He came around from the end of the bed, pulled up a large oak chair and sat down in it next to Heden.

“You want to tell me about it?”

“Ah,” Heden appeared to think. He took a deep breath, but it hurt too much and he gave up. “No.”

The castellan nodded.

“Five men dead last week on Moorfield.”

Heden shrugged. That didn’t hurt.

“Three of them dead from sword wounds. Could have been anybody.” He looked around the room. There were other beds, currently unoccupied. “One of them ripped apart, another spread all over the road like I don’t know what. Not a lot of people in the city can do that.”

“Sure there are,” Heden said.

“Someone, probably Garth, kills your friend, the abbot, right here in the middle of the church and the next day the two of you are dancing on the High Bridge. Lotta people asking me what the fuck is going on. Say it’s all about the night dust, say you know something about it.”

“I don’t know anything about the night dust,” Heden said.

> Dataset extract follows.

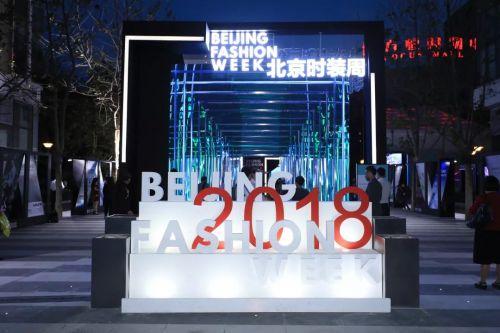 2018北京�r�b周 ��r尚元素融入城市基因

This was probably not true, but it certainly
felt
like he didn’t know anything.

“You’ve got stab wounds all over you like a fucking pin cushion,” the castellan continued. “And enough poison in you to kill a dwarf. If I bring the king’s Magus in here, he’ll show me what happened. We can go back a week if we have to. You won’t enjoy it.”

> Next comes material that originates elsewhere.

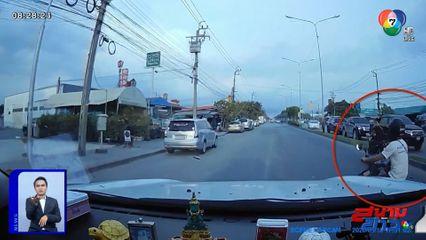 ภาพเป็นข่าว : รถ จยย.ฝ่าไฟแดง เลี้ยวตัดหน้ารถยนต์ หวิดเกิดอุบัติเหตุ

Heden grunted and sunk back in the thick bedding.

“The men you killed, all members of the Guild.” There were three guilds, but they both knew who he meant. Only one of the thieves’ guilds actually called themselves a guild. “Except the alchemist. We sort of know they were after him, that’s probably not your fault.”

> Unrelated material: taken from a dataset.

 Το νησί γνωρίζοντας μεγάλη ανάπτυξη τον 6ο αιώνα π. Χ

Heden maintained his silence; let the castellan fill up the space between them.

“Your victims all appear to be known criminals and wanted men,” he continued. “Except for the one you turned into soup, but we can make some conclusions based on the company he kept.”

Heden nodded. That didn’t hurt either.

“You’re going to run around my city butchering people, you could have done worse.”

There were very few people in Celkirk who could legitimately say ‘my city’ without hubris or exaggeration.

He was waiting for Heden to chime in. After a moment’s silence, when it was obvious Heden was going to keep his mouth shut, the castellan got on with it.

“You need to understand something,” he said, and got Heden’s attention with his tone of voice. He leaned forward, putting his elbows on his knees. “I serve the king, and the law, and not in that order. I can help you, I
will
help you, but only as long as I think you’re on the same side of this I’d be on if I knew what was going on. That means you got to
tell
me
what’s going on, because I don’t trust you. You making a move against the Guild?”

“They attacked me,” Heden said.

“I bet they did,” the castellan said. “And you have no idea why?”

“’The pure heart is the constant target of evil men?’” Heden quoted.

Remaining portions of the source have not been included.